> **Problem description**
Reproduce every one of the entries below word for word, with no changes.

> **The input**
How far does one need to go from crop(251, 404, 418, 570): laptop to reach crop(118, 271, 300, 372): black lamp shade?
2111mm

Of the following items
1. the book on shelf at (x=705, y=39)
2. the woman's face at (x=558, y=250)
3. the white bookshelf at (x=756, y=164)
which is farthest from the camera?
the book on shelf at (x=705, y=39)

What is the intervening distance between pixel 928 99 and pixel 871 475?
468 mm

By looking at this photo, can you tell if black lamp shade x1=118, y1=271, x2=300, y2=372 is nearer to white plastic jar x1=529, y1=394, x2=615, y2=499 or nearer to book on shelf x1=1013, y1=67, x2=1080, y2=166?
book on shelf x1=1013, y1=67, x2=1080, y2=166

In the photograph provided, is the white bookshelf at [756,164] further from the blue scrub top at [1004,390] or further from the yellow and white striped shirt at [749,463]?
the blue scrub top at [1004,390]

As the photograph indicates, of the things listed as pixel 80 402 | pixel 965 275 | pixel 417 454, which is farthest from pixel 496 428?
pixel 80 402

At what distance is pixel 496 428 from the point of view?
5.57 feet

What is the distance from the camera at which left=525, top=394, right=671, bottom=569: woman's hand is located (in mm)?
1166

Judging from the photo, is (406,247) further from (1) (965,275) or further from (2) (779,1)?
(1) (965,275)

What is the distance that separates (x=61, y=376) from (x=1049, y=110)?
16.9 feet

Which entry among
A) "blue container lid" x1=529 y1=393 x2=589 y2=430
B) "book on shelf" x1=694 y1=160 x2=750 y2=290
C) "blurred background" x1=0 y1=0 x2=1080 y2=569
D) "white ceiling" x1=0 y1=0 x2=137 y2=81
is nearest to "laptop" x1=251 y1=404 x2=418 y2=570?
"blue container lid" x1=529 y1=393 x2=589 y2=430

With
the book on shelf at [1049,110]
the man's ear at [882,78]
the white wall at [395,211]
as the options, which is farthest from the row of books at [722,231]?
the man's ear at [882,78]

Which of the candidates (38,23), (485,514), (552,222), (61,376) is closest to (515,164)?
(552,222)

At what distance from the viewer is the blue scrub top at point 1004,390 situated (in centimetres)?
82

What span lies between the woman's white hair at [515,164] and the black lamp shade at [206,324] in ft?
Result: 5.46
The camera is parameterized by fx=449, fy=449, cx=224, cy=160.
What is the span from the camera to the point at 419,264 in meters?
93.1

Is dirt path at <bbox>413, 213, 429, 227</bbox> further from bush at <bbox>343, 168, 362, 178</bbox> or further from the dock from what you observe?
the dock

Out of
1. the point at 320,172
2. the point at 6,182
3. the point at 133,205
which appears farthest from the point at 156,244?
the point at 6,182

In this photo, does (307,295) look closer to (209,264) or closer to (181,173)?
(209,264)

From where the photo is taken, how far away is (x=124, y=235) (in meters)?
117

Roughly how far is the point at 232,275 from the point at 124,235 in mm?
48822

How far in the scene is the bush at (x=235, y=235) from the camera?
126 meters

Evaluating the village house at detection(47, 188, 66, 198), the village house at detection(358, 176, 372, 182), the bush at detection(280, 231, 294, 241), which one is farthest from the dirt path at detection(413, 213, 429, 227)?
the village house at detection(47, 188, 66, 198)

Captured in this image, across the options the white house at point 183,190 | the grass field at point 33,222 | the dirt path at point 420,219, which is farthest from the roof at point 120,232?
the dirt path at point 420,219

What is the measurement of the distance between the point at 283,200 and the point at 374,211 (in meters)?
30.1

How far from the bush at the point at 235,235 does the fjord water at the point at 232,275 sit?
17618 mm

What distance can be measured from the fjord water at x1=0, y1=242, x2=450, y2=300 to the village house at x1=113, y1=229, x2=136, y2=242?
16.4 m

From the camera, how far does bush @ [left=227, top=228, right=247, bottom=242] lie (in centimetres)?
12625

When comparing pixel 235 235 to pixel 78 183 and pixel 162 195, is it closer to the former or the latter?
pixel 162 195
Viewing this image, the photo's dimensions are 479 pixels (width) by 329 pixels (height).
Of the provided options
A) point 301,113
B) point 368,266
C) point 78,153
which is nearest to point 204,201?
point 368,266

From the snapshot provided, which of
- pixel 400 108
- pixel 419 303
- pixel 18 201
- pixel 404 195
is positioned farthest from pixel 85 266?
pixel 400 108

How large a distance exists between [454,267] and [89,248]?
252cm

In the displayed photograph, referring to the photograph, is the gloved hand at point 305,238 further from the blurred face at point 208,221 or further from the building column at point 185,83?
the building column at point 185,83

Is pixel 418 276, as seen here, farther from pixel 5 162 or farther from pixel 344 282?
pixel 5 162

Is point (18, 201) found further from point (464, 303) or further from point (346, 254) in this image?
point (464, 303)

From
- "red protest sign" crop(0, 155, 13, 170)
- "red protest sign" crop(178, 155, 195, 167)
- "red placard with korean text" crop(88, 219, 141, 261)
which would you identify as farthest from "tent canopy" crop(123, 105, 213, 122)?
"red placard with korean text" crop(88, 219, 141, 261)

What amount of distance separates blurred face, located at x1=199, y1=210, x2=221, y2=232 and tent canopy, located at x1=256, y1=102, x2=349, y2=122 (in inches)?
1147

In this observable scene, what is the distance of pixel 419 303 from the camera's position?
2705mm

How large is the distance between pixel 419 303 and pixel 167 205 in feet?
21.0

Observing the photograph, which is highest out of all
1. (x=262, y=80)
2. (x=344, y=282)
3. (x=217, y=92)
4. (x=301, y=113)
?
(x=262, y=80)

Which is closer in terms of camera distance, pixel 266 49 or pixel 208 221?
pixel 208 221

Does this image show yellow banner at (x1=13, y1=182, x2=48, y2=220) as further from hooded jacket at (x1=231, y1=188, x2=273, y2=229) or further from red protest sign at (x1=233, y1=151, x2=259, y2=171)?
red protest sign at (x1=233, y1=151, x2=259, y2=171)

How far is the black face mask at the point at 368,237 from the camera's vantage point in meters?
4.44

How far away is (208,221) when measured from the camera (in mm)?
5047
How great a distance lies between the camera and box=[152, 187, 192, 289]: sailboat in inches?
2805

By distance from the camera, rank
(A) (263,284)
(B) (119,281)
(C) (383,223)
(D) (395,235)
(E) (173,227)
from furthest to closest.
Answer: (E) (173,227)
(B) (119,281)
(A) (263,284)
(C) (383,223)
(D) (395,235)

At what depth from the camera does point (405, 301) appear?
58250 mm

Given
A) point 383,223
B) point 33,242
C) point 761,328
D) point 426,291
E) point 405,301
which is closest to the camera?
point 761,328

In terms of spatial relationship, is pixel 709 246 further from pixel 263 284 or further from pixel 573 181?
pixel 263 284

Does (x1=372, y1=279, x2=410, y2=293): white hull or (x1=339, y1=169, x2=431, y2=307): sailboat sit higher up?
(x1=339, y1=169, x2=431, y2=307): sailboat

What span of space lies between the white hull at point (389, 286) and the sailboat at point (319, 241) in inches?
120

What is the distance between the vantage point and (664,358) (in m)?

> **Correct result**
How far does one need to go from crop(251, 404, 418, 570): laptop to reach crop(118, 271, 300, 372): black lamp shade?
2111mm

Of the following items
1. the book on shelf at (x=705, y=39)
2. the woman's face at (x=558, y=250)
3. the white bookshelf at (x=756, y=164)
which is farthest from the camera?
the book on shelf at (x=705, y=39)

What is the intervening distance between pixel 928 99 and pixel 871 475?
468 mm

By looking at this photo, can you tell if black lamp shade x1=118, y1=271, x2=300, y2=372 is nearer to white plastic jar x1=529, y1=394, x2=615, y2=499 or nearer to book on shelf x1=1013, y1=67, x2=1080, y2=166?
book on shelf x1=1013, y1=67, x2=1080, y2=166

In the photograph provided, is the white bookshelf at [756,164] further from the blue scrub top at [1004,390] or further from the yellow and white striped shirt at [749,463]?
the blue scrub top at [1004,390]

As the photograph indicates, of the things listed as pixel 80 402 | pixel 965 275 | pixel 417 454, which is farthest from pixel 496 428?
pixel 80 402

At what distance is pixel 496 428 from the point of view?
5.57 feet

What is the distance from the camera at which left=525, top=394, right=671, bottom=569: woman's hand is located (in mm)?
1166

Judging from the photo, is (406,247) further from (1) (965,275) or further from (2) (779,1)?
(1) (965,275)

What is the distance that separates (x=61, y=376) from (x=1049, y=110)?
16.9 feet

Which entry among
A) "blue container lid" x1=529 y1=393 x2=589 y2=430
B) "book on shelf" x1=694 y1=160 x2=750 y2=290
C) "blurred background" x1=0 y1=0 x2=1080 y2=569
D) "white ceiling" x1=0 y1=0 x2=137 y2=81
is nearest to "laptop" x1=251 y1=404 x2=418 y2=570?
"blue container lid" x1=529 y1=393 x2=589 y2=430

With
the book on shelf at [1049,110]
the man's ear at [882,78]
the white wall at [395,211]
as the options, which is farthest from the row of books at [722,231]?
the man's ear at [882,78]

Which of the candidates (38,23), (485,514), (552,222), (61,376) is closest to (515,164)?
(552,222)

At what distance from the viewer is the blue scrub top at point 1004,390 situated (in centimetres)?
82

What span lies between the woman's white hair at [515,164] and the black lamp shade at [206,324] in ft?
Result: 5.46
The camera is parameterized by fx=449, fy=449, cx=224, cy=160.
What is the span from the camera to the point at 419,264 in meters?
93.1

Is dirt path at <bbox>413, 213, 429, 227</bbox> further from bush at <bbox>343, 168, 362, 178</bbox> or further from the dock from what you observe?
the dock

Out of
1. the point at 320,172
2. the point at 6,182
3. the point at 133,205
which appears farthest from the point at 156,244?
the point at 6,182

In this photo, does (307,295) look closer to (209,264) or closer to (181,173)?
(209,264)

From where the photo is taken, how far away is (x=124, y=235) (in meters)?
117

Roughly how far is the point at 232,275 from the point at 124,235 in mm?
48822

How far in the scene is the bush at (x=235, y=235) from the camera?
126 meters

Evaluating the village house at detection(47, 188, 66, 198), the village house at detection(358, 176, 372, 182), the bush at detection(280, 231, 294, 241), which one is farthest from the dirt path at detection(413, 213, 429, 227)?
the village house at detection(47, 188, 66, 198)

Captured in this image, across the options the white house at point 183,190 | the grass field at point 33,222 | the dirt path at point 420,219, which is farthest from the roof at point 120,232?
the dirt path at point 420,219

What is the measurement of the distance between the point at 283,200 and the point at 374,211 (in meters)?
30.1

How far from the bush at the point at 235,235 does the fjord water at the point at 232,275 sit?
17618 mm

What distance can be measured from the fjord water at x1=0, y1=242, x2=450, y2=300 to the village house at x1=113, y1=229, x2=136, y2=242?
16.4 m

From the camera, how far does bush @ [left=227, top=228, right=247, bottom=242] lie (in centimetres)?
12625

When comparing pixel 235 235 to pixel 78 183 and pixel 162 195, is it closer to the former or the latter?
pixel 162 195
Viewing this image, the photo's dimensions are 479 pixels (width) by 329 pixels (height).
Of the provided options
A) point 301,113
B) point 368,266
C) point 78,153
which is nearest to point 204,201?
point 368,266

From the snapshot provided, which of
- pixel 400 108
- pixel 419 303
- pixel 18 201
- pixel 404 195
is positioned farthest from pixel 85 266?
pixel 400 108

How large a distance exists between [454,267] and [89,248]?
252cm

In the displayed photograph, referring to the photograph, is the gloved hand at point 305,238 further from the blurred face at point 208,221 or further from the building column at point 185,83?
the building column at point 185,83

Is pixel 418 276, as seen here, farther from pixel 5 162 or farther from pixel 344 282?
pixel 5 162

Is point (18, 201) found further from point (464, 303) or further from point (346, 254) in this image?
point (464, 303)

From
- "red protest sign" crop(0, 155, 13, 170)
- "red protest sign" crop(178, 155, 195, 167)
- "red placard with korean text" crop(88, 219, 141, 261)
which would you identify as farthest from "tent canopy" crop(123, 105, 213, 122)?
"red placard with korean text" crop(88, 219, 141, 261)

What amount of distance separates blurred face, located at x1=199, y1=210, x2=221, y2=232 and tent canopy, located at x1=256, y1=102, x2=349, y2=122 (in inches)?
1147

In this observable scene, what is the distance of pixel 419 303 from the camera's position?
2705mm

How large is the distance between pixel 419 303 and pixel 167 205 in feet?
21.0

Observing the photograph, which is highest out of all
1. (x=262, y=80)
2. (x=344, y=282)
3. (x=217, y=92)
4. (x=301, y=113)
?
(x=262, y=80)

Which is closer in terms of camera distance, pixel 266 49 or pixel 208 221?
pixel 208 221

Does this image show yellow banner at (x1=13, y1=182, x2=48, y2=220) as further from hooded jacket at (x1=231, y1=188, x2=273, y2=229) or further from red protest sign at (x1=233, y1=151, x2=259, y2=171)?
red protest sign at (x1=233, y1=151, x2=259, y2=171)

How far is the black face mask at the point at 368,237 from the camera's vantage point in meters?
4.44

How far away is (208,221) when measured from the camera (in mm)?
5047
How great a distance lies between the camera and box=[152, 187, 192, 289]: sailboat in inches?
2805

By distance from the camera, rank
(A) (263,284)
(B) (119,281)
(C) (383,223)
(D) (395,235)
(E) (173,227)
from furthest to closest.
Answer: (E) (173,227)
(B) (119,281)
(A) (263,284)
(C) (383,223)
(D) (395,235)

At what depth from the camera does point (405, 301) appear?
58250 mm

Given
A) point 383,223
B) point 33,242
C) point 761,328
D) point 426,291
E) point 405,301
which is closest to the camera?
point 761,328

In terms of spatial relationship, is pixel 709 246 further from pixel 263 284 or further from pixel 573 181?
pixel 263 284

Does (x1=372, y1=279, x2=410, y2=293): white hull or (x1=339, y1=169, x2=431, y2=307): sailboat sit higher up?
(x1=339, y1=169, x2=431, y2=307): sailboat

What span of space lies between the white hull at point (389, 286) and the sailboat at point (319, 241) in inches?
120

What is the distance between the vantage point and (664,358) (in m)?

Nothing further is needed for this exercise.